MATERIAL FOR THIS EXERCISE:
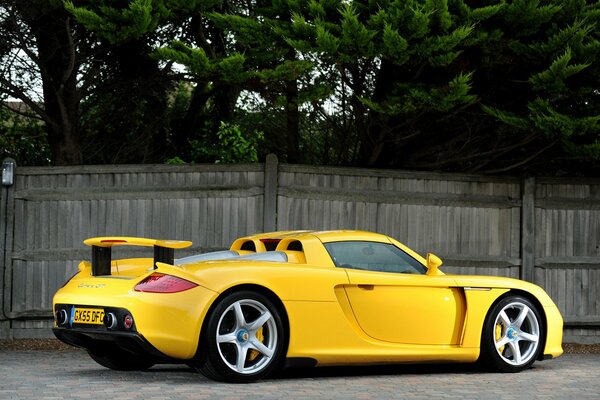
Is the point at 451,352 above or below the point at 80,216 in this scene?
below

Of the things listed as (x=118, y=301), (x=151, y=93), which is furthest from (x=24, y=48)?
(x=118, y=301)

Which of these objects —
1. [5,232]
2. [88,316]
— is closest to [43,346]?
[5,232]

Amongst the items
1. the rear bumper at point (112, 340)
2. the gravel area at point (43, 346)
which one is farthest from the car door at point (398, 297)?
the gravel area at point (43, 346)

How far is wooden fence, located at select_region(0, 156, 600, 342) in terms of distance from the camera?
44.0 feet

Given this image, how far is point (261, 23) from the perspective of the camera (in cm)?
1359

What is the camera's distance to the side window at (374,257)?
967 centimetres

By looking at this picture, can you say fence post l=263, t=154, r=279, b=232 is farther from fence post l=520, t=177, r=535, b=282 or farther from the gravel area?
fence post l=520, t=177, r=535, b=282

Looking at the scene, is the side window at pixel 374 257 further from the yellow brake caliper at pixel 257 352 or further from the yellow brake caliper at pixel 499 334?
the yellow brake caliper at pixel 257 352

AIM:
Rewrite the lines above as a JSON list of strings, one string per line, skipping blank lines and leaving out the picture.

RESULT OF THE TASK:
[
  "Is the point at 451,352 above or below the point at 80,216 in this scene?",
  "below",
  "Of the things listed as (x=118, y=301), (x=151, y=93), which is furthest from (x=24, y=48)?",
  "(x=118, y=301)",
  "Which of these objects —",
  "1. [5,232]",
  "2. [88,316]",
  "— is closest to [43,346]?",
  "[5,232]",
  "Amongst the items",
  "1. the rear bumper at point (112, 340)",
  "2. the gravel area at point (43, 346)",
  "which one is farthest from the car door at point (398, 297)?",
  "the gravel area at point (43, 346)",
  "How far is wooden fence, located at select_region(0, 156, 600, 342) in terms of distance from the camera?",
  "44.0 feet",
  "Given this image, how far is point (261, 23) from the perspective of the camera (in cm)?",
  "1359",
  "What is the camera's distance to the side window at (374,257)?",
  "967 centimetres",
  "By looking at this picture, can you say fence post l=263, t=154, r=279, b=232 is farther from fence post l=520, t=177, r=535, b=282 or farther from the gravel area?",
  "fence post l=520, t=177, r=535, b=282",
  "Looking at the scene, is the side window at pixel 374 257 further from the yellow brake caliper at pixel 257 352 or further from the yellow brake caliper at pixel 499 334?",
  "the yellow brake caliper at pixel 257 352"
]